> Material provided
★ ★ ★ ★

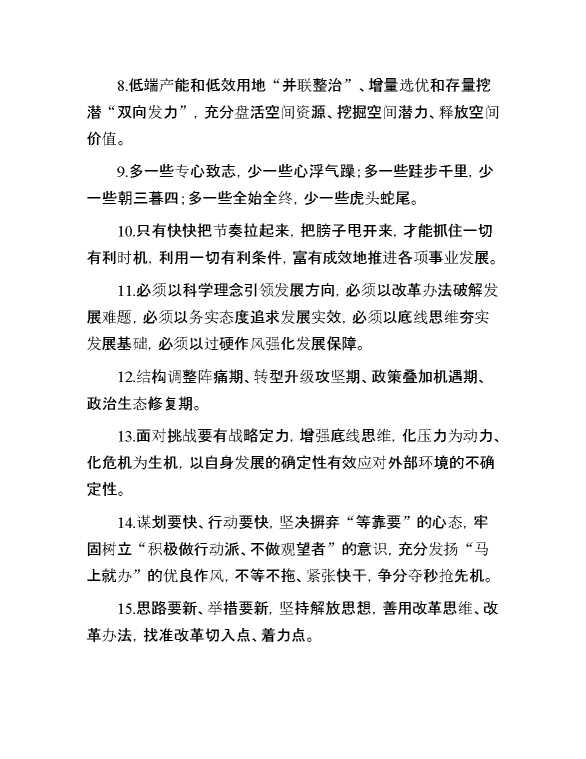 8.低端产能和低效用地“并联整治”、增量选优和存量挖潜“双向发力”，充分盘活空间资源、挖掘空间潜力、释放空间价值。

9.多一些专心致志，少一些心浮气躁；多一些跬步千里，少一些朝三暮四；多一些全始全终，少一些虎头蛇尾。

10.只有快快把节奏拉起来，把膀子甩开来，才能抓住一切有利时机，利用一切有利条件，富有成效地推进各项事业发展。

11.必须以科学理念引领发展方向，必须以改革办法破解发展难题，必须以务实态度追求发展实效，必须以底线思维夯实发展基础，必须以过硬作风强化发展保障。

12.结构调整阵痛期、转型升级攻坚期、政策叠加机遇期、政治生态修复期。

13.面对挑战要有战略定力，增强底线思维，化压力为动力、化危机为生机，以自身发展的确定性有效应对外部环境的不确定性。

14.谋划要快、行动要快，坚决摒弃“等靠要”的心态，牢固树立“积极做行动派、不做观望者”的意识，充分发扬“马上就办”的优良作风，不等不拖、紧张快干，争分夺秒抢先机。

15.思路要新、举措要新，坚持解放思想，善用改革思维、改革办法，找准改革切入点、着力点。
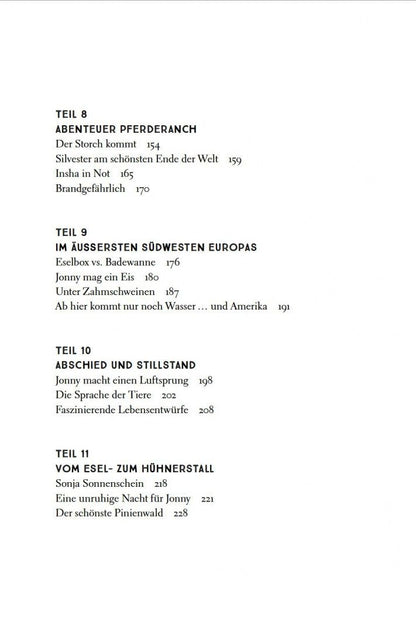 TEIL 8
ABENTEUER PFERDERANCH
Der Storch kommt 154
Silvester am schönsten Ende der Welt 159
Insha in Not 165
Brandgefährlich 170

TEIL 9
IM ÄUSSERSTEN SÜDWESTEN EUROPAS
Eselbox vs. Badewanne 176
Jonny mag ein Eis 180
Unter Zahmschweinen 187
Ab hier kommt nur noch Wasser … und Amerika 191

TEIL 10
ABSCHIED UND STILLSTAND
Jonny macht einen Luftsprung 198
Die Sprache der Tiere 202
Faszinierende Lebensentwürfe 208

TEIL 11
VOM ESEL- ZUM HÜHNERSTALL
Sonja Sonnenschein 218
Eine unruhige Nacht für Jonny 221
Der schönste Pinienwald 228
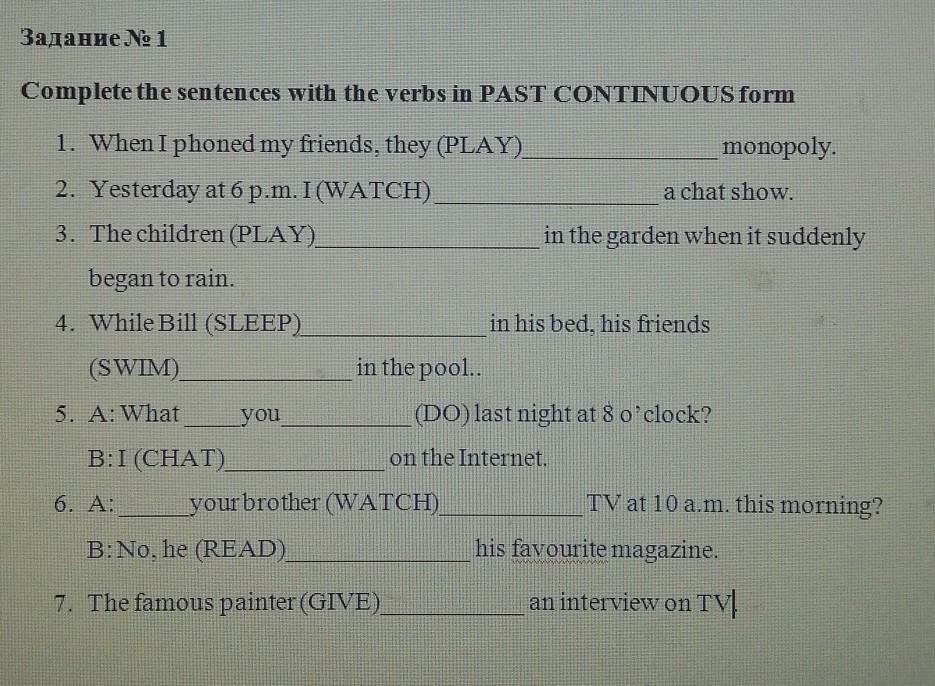 Задание № 1

Complete the sentences with the verbs in PAST CONTINUOUS form

1. When I phoned my friends, they (PLAY)____ monopoly.
2. Yesterday at 6 p.m. I (WATCH) ____ a chat show.
3. The children (PLAY)____ in the garden when it suddenly began to rain.
4. While Bill (SLEEP)____ in his bed, his friends (SWIM)____ in the pool..
5. A: What ____ you ____ (DO) last night at 8 o'clock?
B: I (CHAT)____ on the Internet.
6. A: ____ your brother (WATCH)____ TV at 10 a.m. this morning?
B: No, he (READ)____ his favourite magazine.
7. The famous painter (GIVE)____ an interview on TV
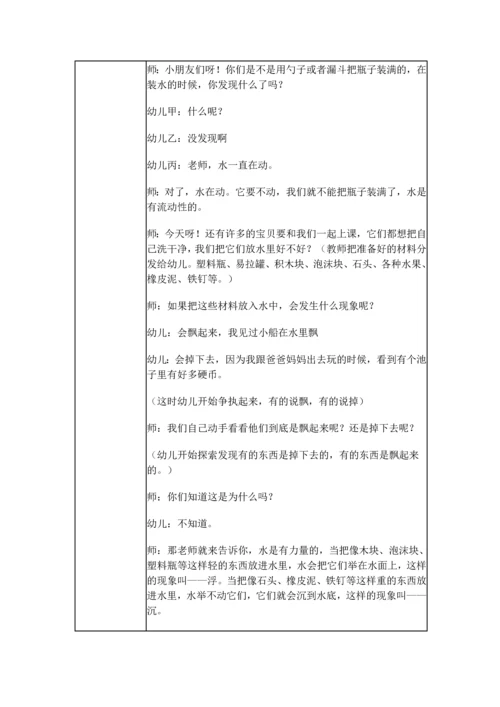 师：小朋友们呀！你们是不是用勺子或者漏斗把瓶子装满的，在装水的时候，你发现什么了吗？

幼儿甲：什么呢？

幼儿乙：没发现啊

幼儿丙：老师，水一直在动。

师：对了，水在动。它要不动，我们就不能把瓶子装满了，水是有流动性的。

师：今天呀！还有许多的宝贝要和我们一起上课，它们都想把自己洗干净，我们把它们放水里好不好？（教师把准备好的材料分发给幼儿。塑料瓶、易拉罐、积木块、泡沫块、石头、各种水果、橡皮泥、铁钉等。）

师：如果把这些材料放入水中，会发生什么现象呢？

幼儿：会飘起来，我见过小船在水里飘

幼儿：会掉下去，因为我跟爸爸妈妈出去玩的时候，看到有个池子里有好多硬币。

（这时幼儿开始争执起来，有的说飘，有的说掉）

师：我们自己动手看看他们到底是飘起来呢？还是掉下去呢？

（幼儿开始探索发现有的东西是掉下去的，有的东西是飘起来的。）

师：你们知道这是为什么吗？

幼儿：不知道。

师：那老师就来告诉你，水是有力量的，当把像木块、泡沫块、塑料瓶等这样轻的东西放进水里，水会把它们举在水面上，这样的现象叫——浮。当把像石头、橡皮泥、铁钉等这样重的东西放进水里，水举不动它们，它们就会沉到水底，这样的现象叫——沉。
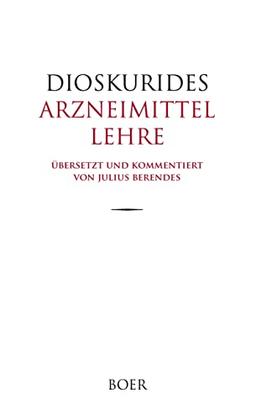 DIOSKURIDES
ARZNEIMITTEL
LEHRE

ÜBERSETZT UND KOMMENTIERT
VON JULIUS BERENDES

BOER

★ ★ ★ ★

> Task description
Go through the material above and return each line that holds the word "PLAY".

> Solution to this problem
1. When I phoned my friends, they (PLAY)____ monopoly.
3. The children (PLAY)____ in the garden when it suddenly began to rain.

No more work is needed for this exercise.